**EXERCISE TASKS**
(1) Rewrite the page text starting with "In Table 3, when" and going on through "Pi–1/Pi, i = 1, …, n.", switching "frequent patterns" to "frequent itemsets" wherever it appears.
(2) Name the sub-algorithms that make up DFEM according to the page text.

**PAGE TEXT**
***
In Table 3, when K increases, the number of frequent patterns found solely by the MineFPTree task reduces because more mining workload is shifted to the MineBitVector task. Let {K0, K1, …, Kn} be the set of all values of K, where Ki = Ki–1 + 32; Pi is the number of frequent patterns generated by the MineFPTree task when Ki is applied; and Ri is the ratio indicating the difference between Pi and Pi–1. Ri is computed as Ri = Pi–1/Pi, i = 1, …, n.

Our intensive empirical study indicates that good mining performance is achieved with Ki that satisfies: Ri<2(Rj<2,j>i). In other words, FEM will perform best (near optimal) at the smallest Ki, where increasing K does not result in a sharp drop in the number of frequent patterns found by the MineFPTreetask. In the example in Table 3, the Ki that satisfies this condition is 224, and its runtime is 871 s. Although this result is promising, the challenge is that this Ki can only be specified when the mining process completes and all Pi and Ri have been computed. We have developed a practical method to predict a value of K that is close to or equal to the best Ki. The predicted value is based on all Pi’s estimated dynamically at runtime as described in UpdateK algorithm in Figure 9. In this algorithm, K is the global threshold initialized to zero, N is the number of different threshold values, Ki, that are being considered (default value N=9), Step is the distance between Ki and Ki1 (default value Step=32); and P[N] is an array whose the ith element stores the number of frequent patterns Pi estimated from all conditional pattern bases of the MineFPTree task. The elements of P[N] are initialized to zero and are regularly updated using the UpdateK algorithm everytime a new conditional pattern base is processed. K is then updated with a new value newKif newK satisfies the condition stated above. In Figure 9, NewPatterns indicates the number of new frequent patterns and is equal to the number of items in C (conditional pattern base); Size is the size of the C.

Figure 9 UpdateK Algorithm.
Figure 9

UpdateK Algorithm.

5.2 Algorithmic Description

DFEM uses UpdateK algorithm (Figure 9) to dynamically select the value of K at runtime and using it to adapt its mining behaviors to the characteristics of processed data better than FEM. DFEM consists of four sub algorithms: DFEM (Figure 10), UpdateK (Figure 9), MineFPTree* (Figure 11), and MineBitVector (Figure 6). MineBitVector of DFEM is similar to the one of FEM, shown in Figure 6.

Figure 10 DFEM Algorithm.
Figure 10

DFEM Algorithm.

Figure 11 MineFPTree* Algorithm.
Figure 11

MineFPTree* Algorithm.

DFEM algorithm builds the FP-tree, initializes the variables used by UpdateK and invokes the MineFPTree*. The variables in lines 3–6 must be declared in a scope that UpdateK can access and update.

The MineFPTree* algorithm is similar to MineFPTree with the exception of the extra steps needed to regularly update K (lines 4–5 and lines 11–13 in Figure 10).

6 Optimization Techniques

In addition to the mining strategies and their data structures, the architecture of the machine on which a FPM program runs also has a significant impact on mining time of an FPM task. In this section, we present implementation techniques for our mining approach to optimize the use of cache, memory, and I/O and reduce the mining time.
***
**INFORMATION SUPPLIED**
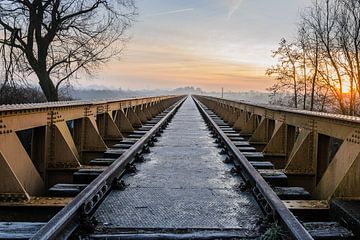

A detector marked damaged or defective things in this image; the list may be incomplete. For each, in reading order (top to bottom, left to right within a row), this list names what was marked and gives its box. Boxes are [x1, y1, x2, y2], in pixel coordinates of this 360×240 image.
***
**ANSWERS IN ORDER**
(1)
In Table 3, when K increases, the number of frequent itemsets found solely by the MineFPTree task reduces because more mining workload is shifted to the MineBitVector task. Let {K0, K1, …, Kn} be the set of all values of K, where Ki = Ki–1 + 32; Pi is the number of frequent itemsets generated by the MineFPTree task when Ki is applied; and Ri is the ratio indicating the difference between Pi and Pi–1. Ri is computed as Ri = Pi–1/Pi, i = 1, …, n.

(2) DFEM (Figure 10), UpdateK (Figure 9), MineFPTree* (Figure 11), MineBitVector (Figure 6)